8. Si les refus de reconnaissance de l'imputabilité au service d'un accident ou d'une maladie constituent des décisions administratives individuelles défavorables qui refusent un avantage dont l'attribution constitue un droit pour les personnes qui remplissent les conditions légales pour l'obtenir, il ressort des pièces du dossier que la décision du 6 mars 2017 vise le texte dont elle fait application, en l'occurrence le décret n° 86-442 du 14 mars 1986. Elle mentionne également l'avis défavorable de la commission de réforme du 14 février 2017. Elle précise enfin que les arrêtés de travail consécutifs à l'accident du 20 avril 2016 sont à prendre en charge au titre de la maladie ordinaire en l'absence de " lien direct, certain et exclusif avec le service ". Ainsi, contrairement aux allégations de M. A... B..., la décision en litige est suffisamment motivée en droit et en fait. Par suite, le moyen tiré du défaut de motivation manque en fait et il ne peut, dès lors, qu'être écarté.

##############################

▸ **SÉRIE D'EXERCICES**
1. Quelles dates sont mentionnées dans l'extrait sur la motivation de la décision ?
2. D'après l'extrait sur la motivation de la décision, quel texte la décision du 6 mars 2017 vise-t-elle ?
3. Poursuivez l'extrait sur la motivation de la décision après sa dernière phrase.

▸ **DONNÉES FOURNIES**
##############################

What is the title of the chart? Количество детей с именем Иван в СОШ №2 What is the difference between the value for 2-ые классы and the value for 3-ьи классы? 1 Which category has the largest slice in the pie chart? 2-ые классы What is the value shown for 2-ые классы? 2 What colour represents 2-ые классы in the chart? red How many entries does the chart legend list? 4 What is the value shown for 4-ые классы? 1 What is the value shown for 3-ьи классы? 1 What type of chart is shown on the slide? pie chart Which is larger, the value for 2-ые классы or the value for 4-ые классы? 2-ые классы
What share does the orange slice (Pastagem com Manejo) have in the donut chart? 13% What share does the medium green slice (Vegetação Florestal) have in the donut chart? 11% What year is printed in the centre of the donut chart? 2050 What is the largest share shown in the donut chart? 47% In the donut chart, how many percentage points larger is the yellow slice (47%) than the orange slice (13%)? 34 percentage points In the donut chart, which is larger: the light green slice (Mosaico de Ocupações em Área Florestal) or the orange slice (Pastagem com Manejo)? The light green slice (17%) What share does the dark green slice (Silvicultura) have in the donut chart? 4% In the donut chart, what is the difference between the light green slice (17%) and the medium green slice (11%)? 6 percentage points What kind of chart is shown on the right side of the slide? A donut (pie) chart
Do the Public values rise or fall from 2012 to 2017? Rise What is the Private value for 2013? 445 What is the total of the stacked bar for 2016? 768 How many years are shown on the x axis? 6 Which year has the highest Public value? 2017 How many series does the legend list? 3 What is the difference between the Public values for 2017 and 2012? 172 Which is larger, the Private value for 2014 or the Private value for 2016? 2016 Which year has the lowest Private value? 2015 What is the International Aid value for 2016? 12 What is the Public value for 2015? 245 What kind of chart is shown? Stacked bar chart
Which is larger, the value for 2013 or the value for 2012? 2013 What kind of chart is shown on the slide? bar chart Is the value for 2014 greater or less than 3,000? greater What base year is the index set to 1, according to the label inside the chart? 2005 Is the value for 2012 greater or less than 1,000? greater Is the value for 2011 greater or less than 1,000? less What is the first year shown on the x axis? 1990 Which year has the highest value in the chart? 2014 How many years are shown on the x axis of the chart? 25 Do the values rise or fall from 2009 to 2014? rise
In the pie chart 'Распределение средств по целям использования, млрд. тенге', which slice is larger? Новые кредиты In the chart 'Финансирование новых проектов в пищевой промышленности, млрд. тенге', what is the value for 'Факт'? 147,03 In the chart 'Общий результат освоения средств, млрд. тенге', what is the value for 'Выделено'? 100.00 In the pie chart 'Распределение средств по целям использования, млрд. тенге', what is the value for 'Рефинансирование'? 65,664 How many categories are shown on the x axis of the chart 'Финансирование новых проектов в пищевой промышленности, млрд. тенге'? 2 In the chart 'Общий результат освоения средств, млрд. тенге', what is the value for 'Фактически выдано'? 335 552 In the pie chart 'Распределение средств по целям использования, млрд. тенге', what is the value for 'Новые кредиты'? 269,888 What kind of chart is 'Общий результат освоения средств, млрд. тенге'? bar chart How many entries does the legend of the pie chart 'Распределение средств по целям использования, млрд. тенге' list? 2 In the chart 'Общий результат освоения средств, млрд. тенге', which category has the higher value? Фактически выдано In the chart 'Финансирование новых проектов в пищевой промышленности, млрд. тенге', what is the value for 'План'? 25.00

##############################

▸ **CORRIGÉ DES EXERCICES**
1.
- 6 mars 2017
- 14 mars 1986
- 14 février 2017
- 20 avril 2016

2. Le décret n° 86-442 du 14 mars 1986.

3.
9. En quatrième et dernier lieu, si le requérant fait valoir que son état de santé aurait été apprécié au regard du seul " choc émotionnel ", à l'exclusion de l'inflammation des articulations des membres inférieurs, de telles allégations ne sont pas étayées par les pièces du dossier et sont, au demeurant, fortement contestées par l'administration, qui fait valoir que la question de l'imputabilité au service de l'accident du 20 avril 2016 a été examinée, tant par l'expert agréé et les membres de la commission de réforme que par le président de l'université de Lorraine, au regard de l'ensemble des lésions mentionnées dans la déclaration d'accident de service du 17 mai 2016. Par suite, le moyen tiré de l'erreur d'appréciation dont serait ainsi entachée la décision en litige ne peut qu'être écarté.
10. Il résulte de tout ce qui précède que l'intéressé n'est pas fondé à soutenir que c'est à tort que, par le jugement attaqué, le tribunal administratif de Nancy a rejeté sa requête. Dès lors, ses conclusions à fin d'annulation ne peuvent qu'être rejetées, ainsi que, par voie de conséquence, ses conclusions à fin d'application de l'article L. 761-1 du code du code de justice administrative. Il n'y a pas lieu, dans les circonstances de l'espèce, de mettre à la charge de M. A... B... la somme réclamée par l'université de Lorraine au titre des frais exposés et non compris dans les dépens.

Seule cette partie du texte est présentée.